___ Listing ___

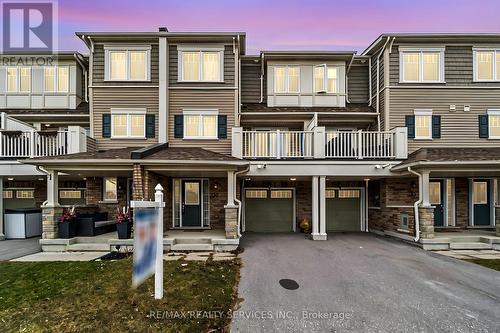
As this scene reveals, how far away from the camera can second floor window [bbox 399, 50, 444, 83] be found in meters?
11.1

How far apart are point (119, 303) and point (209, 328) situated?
1.88 metres

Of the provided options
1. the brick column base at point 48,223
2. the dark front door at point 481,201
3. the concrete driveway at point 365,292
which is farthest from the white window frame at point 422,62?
the brick column base at point 48,223

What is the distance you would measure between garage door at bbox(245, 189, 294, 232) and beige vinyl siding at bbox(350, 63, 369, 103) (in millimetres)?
5982

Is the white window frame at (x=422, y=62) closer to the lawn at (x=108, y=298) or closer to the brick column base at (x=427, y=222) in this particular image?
the brick column base at (x=427, y=222)

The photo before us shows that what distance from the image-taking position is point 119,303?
4.39 meters

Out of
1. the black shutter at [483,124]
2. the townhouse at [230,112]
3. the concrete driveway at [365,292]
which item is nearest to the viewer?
the concrete driveway at [365,292]

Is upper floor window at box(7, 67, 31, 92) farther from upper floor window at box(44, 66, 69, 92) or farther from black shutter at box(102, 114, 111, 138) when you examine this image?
black shutter at box(102, 114, 111, 138)

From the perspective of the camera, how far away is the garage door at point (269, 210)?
11930 mm

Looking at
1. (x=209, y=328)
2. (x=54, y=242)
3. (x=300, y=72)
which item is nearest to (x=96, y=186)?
(x=54, y=242)

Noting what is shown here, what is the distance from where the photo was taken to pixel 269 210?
12.0 m

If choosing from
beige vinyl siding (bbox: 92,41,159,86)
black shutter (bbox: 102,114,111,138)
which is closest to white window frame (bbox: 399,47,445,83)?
beige vinyl siding (bbox: 92,41,159,86)

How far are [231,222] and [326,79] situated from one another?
8.48 meters

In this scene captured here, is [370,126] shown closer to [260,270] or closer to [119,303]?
[260,270]

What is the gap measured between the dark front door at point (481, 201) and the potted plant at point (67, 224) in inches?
653
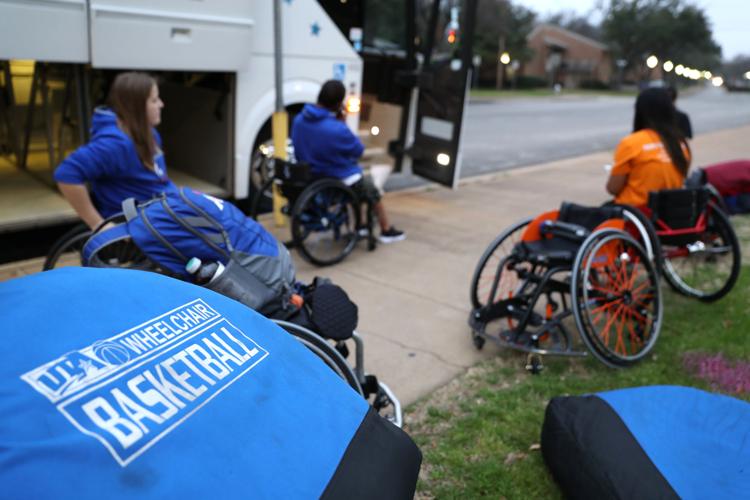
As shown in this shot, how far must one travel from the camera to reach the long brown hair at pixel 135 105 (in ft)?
11.4

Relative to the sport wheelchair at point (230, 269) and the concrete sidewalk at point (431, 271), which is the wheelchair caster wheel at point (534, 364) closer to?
the concrete sidewalk at point (431, 271)

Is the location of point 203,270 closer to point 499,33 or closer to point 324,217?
point 324,217

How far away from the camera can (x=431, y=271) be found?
5.37m

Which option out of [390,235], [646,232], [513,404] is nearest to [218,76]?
[390,235]

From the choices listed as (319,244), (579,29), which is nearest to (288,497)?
(319,244)

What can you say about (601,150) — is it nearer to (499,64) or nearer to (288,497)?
(288,497)

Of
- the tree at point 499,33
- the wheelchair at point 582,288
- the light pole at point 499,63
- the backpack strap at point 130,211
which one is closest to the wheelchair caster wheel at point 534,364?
the wheelchair at point 582,288

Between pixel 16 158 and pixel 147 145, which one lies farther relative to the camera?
pixel 16 158

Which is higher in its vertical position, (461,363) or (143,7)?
(143,7)

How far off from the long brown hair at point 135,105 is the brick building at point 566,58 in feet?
212

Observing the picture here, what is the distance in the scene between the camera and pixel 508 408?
10.7 feet

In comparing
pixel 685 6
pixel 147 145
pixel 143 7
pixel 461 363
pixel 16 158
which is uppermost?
pixel 685 6

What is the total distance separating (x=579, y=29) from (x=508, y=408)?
114 meters

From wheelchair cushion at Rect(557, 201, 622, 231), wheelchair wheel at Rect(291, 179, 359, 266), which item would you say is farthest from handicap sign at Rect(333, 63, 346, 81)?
wheelchair cushion at Rect(557, 201, 622, 231)
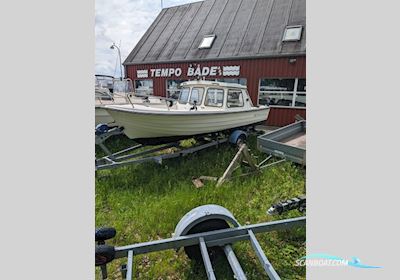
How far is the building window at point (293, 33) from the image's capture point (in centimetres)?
1016

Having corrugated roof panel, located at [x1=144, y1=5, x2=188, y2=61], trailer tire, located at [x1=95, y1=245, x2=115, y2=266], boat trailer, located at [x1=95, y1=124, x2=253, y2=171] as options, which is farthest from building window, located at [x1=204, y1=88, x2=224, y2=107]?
corrugated roof panel, located at [x1=144, y1=5, x2=188, y2=61]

___

▸ Set problem:
Duplicate the data items above word for word, omitting the pictures.

▸ Full answer:
As this scene reveals, how far away from the camera can second floor window [bbox 399, 50, 444, 83] be found in meters?
11.1

How far apart are point (119, 303) and point (209, 328) situated?
1.88 metres

Of the provided options
1. the brick column base at point 48,223
2. the dark front door at point 481,201
3. the concrete driveway at point 365,292
which is farthest from the white window frame at point 422,62?
the brick column base at point 48,223

What is the distance you would measure between garage door at bbox(245, 189, 294, 232) and beige vinyl siding at bbox(350, 63, 369, 103) (in millimetres)?
5982

Is the white window frame at (x=422, y=62) closer to the lawn at (x=108, y=298) or closer to the brick column base at (x=427, y=222) in this particular image?
the brick column base at (x=427, y=222)

The photo before us shows that what distance from the image-taking position is point 119,303?
4.39 meters

Out of
1. the black shutter at [483,124]
2. the townhouse at [230,112]
3. the concrete driveway at [365,292]
which item is nearest to the viewer?
the concrete driveway at [365,292]

Is upper floor window at box(7, 67, 31, 92) farther from upper floor window at box(44, 66, 69, 92) or farther from black shutter at box(102, 114, 111, 138) when you examine this image?
black shutter at box(102, 114, 111, 138)

From the perspective of the camera, how far away is the garage door at point (269, 210)?
11930 mm

Looking at
1. (x=209, y=328)
2. (x=54, y=242)
3. (x=300, y=72)
which item is nearest to (x=96, y=186)?
(x=54, y=242)

Noting what is shown here, what is the distance from where the photo was taken to pixel 269 210?
12.0 m

If choosing from
beige vinyl siding (bbox: 92,41,159,86)
black shutter (bbox: 102,114,111,138)
which is closest to white window frame (bbox: 399,47,445,83)?
beige vinyl siding (bbox: 92,41,159,86)

How far are [231,222] and [326,79] situated from one another?
8.48 meters

In this scene captured here, is [370,126] shown closer to [260,270] or closer to [119,303]?
[260,270]

What is the gap measured between the dark front door at point (481, 201) and the potted plant at point (67, 224) in inches?
653
As shown in this shot, how far must one travel from the camera to reach the long brown hair at pixel 135 105 (in ft)?
11.4

Relative to the sport wheelchair at point (230, 269) and the concrete sidewalk at point (431, 271), which is the wheelchair caster wheel at point (534, 364) closer to?
the concrete sidewalk at point (431, 271)

Is the location of point 203,270 closer to point 499,33 or closer to point 324,217?
point 324,217

How far away from the camera can (x=431, y=271) be found?
5.37m

Which option out of [390,235], [646,232], [513,404] is nearest to [218,76]?
[390,235]

From the choices listed as (319,244), (579,29), which is nearest to (288,497)?
(319,244)

What can you say about (601,150) — is it nearer to (499,64) or nearer to (288,497)?
(288,497)

Of
- the tree at point 499,33
- the wheelchair at point 582,288
- the light pole at point 499,63
- the backpack strap at point 130,211
which one is closest to the wheelchair caster wheel at point 534,364?
the wheelchair at point 582,288

Between pixel 16 158 and pixel 147 145, which one lies farther relative to the camera?
pixel 16 158

Which is higher in its vertical position, (461,363) or (143,7)?
(143,7)

How far off from the long brown hair at point 135,105 is the brick building at point 566,58 in feet?
212

Observing the picture here, what is the distance in the scene between the camera and pixel 508 408?
10.7 feet

In comparing
pixel 685 6
pixel 147 145
pixel 143 7
pixel 461 363
pixel 16 158
which is uppermost?
pixel 685 6

What is the total distance separating (x=579, y=29) from (x=508, y=408)?
114 meters

From wheelchair cushion at Rect(557, 201, 622, 231), wheelchair wheel at Rect(291, 179, 359, 266), which item would you say is farthest from handicap sign at Rect(333, 63, 346, 81)?
wheelchair cushion at Rect(557, 201, 622, 231)
How far is the building window at point (293, 33) from the image's capture point (in centimetres)?
1016

Having corrugated roof panel, located at [x1=144, y1=5, x2=188, y2=61], trailer tire, located at [x1=95, y1=245, x2=115, y2=266], boat trailer, located at [x1=95, y1=124, x2=253, y2=171] as options, which is farthest from building window, located at [x1=204, y1=88, x2=224, y2=107]?
corrugated roof panel, located at [x1=144, y1=5, x2=188, y2=61]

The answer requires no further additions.